As the US continues to slog through a winter marked by one sub-zero reading after another, let’s do some KISS trading--keep it simple, stupid.
Last week the short USD theme went from sideshow to the main stage of the market’s three ring circus. As noted here, the BoJ woke up to the possibility that the economy is perking up quite nicely, and higher global interest rates caused the YCC flows to dry up, leading to news of a “stealth taper”. Well, if you’re strategy is to buy bonds at a certain yield, and nobody shows up to sell them there, you don’t have much to do! So while I wouldn’t put much stock in the BoJ’s pseudo-announcement that they will be buying fewer long end bonds, nor the flatlining balance sheet--the turn in sentiment and momentum is significant. JPY has finally joined the party, and I think we’ll see correlations to G7 FX increase to historic norms until Kuroda and Co. give us a signal about where the asset-purchase scheme is going next. KISS: stay short USD vs. JPY, scandies and selected EMFX until further notice…
And rates….the UST selloff stalled out last week, despite some very good retail sales and CPI data out on Friday. Maybe the higher rates theme is running out of steam? I think that’s a strong possibility--as I noted last week, I think there is more downside than upside for US economic data, even if that doesn’t mean a reversal in Spoos or UST yields. Let's stick with the theme above--a resurgence in economic growth, investment and outright optimism in countries where the word of the decade has been “malaise”.
Sure, euro-area inflation came out week again, but you can’t ignore this jump in PMI.
And look who shows up at the top of the table: France and three of the four PIGS! This resurgence is broad-based, and dragging along countries with significant excess capacity.

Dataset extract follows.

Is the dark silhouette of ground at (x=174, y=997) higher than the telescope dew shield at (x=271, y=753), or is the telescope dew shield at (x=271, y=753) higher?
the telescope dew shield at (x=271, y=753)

The ECB is starting to make some rumblings about how they can retool their asset purchase program. There are a number of things they can do--but easing up on buying duration seems like a good place to start. EUR-strength will be a consideration--but if this move doesn’t continue towards 1.25 I don’t think it will be a factor.

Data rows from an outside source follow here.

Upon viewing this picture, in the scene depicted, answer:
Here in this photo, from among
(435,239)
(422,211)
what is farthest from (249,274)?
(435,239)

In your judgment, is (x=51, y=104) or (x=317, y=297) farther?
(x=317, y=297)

There still seems like too much complacency in the rates market. You can see in this pic how the correlation to 10y UST has been very strong lately--interesting to note that the correlation early in the year was pretty weak, but is 65% over the past three months.
Yet we saw a big move higher in bund yields late last week driven by the minutes from the last ECB meeting. bunds underperformed UST...which went hand in hand with the strengthening EUR. Given the fundamentals and 10y bund yields still trading inside the highs of last summer, I think yields can continue to move higher from here. I’d be careful with the bund/UST spread since there is a beta component there (if you trade dv-neutral, your long ust/short bund trade can get barbequed on a global move higher in rates) but what I see in the chart here is a spread too cheap given the underlying fundamentals: there is still value in the market pricing in some combination of higher European rates and monetary tightening.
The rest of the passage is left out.